Irina Khalip, the wife of the now exiled presidential candidate Andrei Sannikov, said she hoped to visit her husband next month but she also vowed to return to her homeland.
Both Mr Sannikov and Mrs Khalip were among hundreds of opposition activists who were arrested and imprisoned in the immediate aftermath of widespread protests against the disputed December 2010 presidential elections. The vote, which was widely condemned by observers as fraudulent, returned Belarus’ long standing strongman Alexander Lukashenko to power but also resulted in an unusually widespread protest movement in the highly controlled quasi-Stalinist state.
Mr Sannikov was jailed for five years but released last April. He has since fled to Britain and claimed political asylum. His wife remained under de facto house imprisonment and was banned from travelling abroad.
But this week a parole board in Minsk informed her that she could visit her husband before April 3. She is also now allowed to visit the offices of Novaya Gazeta, the Moscow newspaper which is partially owned by the Lebedev family, owners of The Independent and Evening Standard titles.
After being told she could travel Mrs Khalip thanked Evgeny Lebedev and Belarusian journalist Tanya Korovenkova for lobbying Mr Lukashenko during a recent conversation with him.

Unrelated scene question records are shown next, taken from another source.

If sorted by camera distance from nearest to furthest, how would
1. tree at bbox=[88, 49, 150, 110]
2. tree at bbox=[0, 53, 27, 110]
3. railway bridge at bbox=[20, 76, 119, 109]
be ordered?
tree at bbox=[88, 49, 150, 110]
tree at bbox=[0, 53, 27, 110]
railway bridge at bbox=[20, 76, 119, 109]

Mr Lebedev said: “I am very pleased that finally Mr Lukashenko is keeping his word and Irina will be allowed to come to London. She’s one of our most courageous journalists and it’s great news she will be able to be reunited with her husband.”
Speaking to The Independent, Mr Sannikov said he was “excited but cautious” about the news.
“It is the police exercising surveillance who have given her permission,” he said. “Now she is enquiring with the visa department whether she will be able to go without being stopped at the airport.”
Asked whether there was a fear his wife not be allowed back into the country he replied: “It’s a concern always. She doesn’t want to leave her roots, she has stated that several times. She is going through all these procedures so she can have formal permission to leave and come back.”
Speaking to the local news agency BelaPAN, Mrs Khalip said she was determined to return. “If the authorities hope that I'll never come back, they'll be disappointed,” she said. “I'm an exemplary prisoner. My probation period will be over in July, and I'll wait for the court to hear my case.”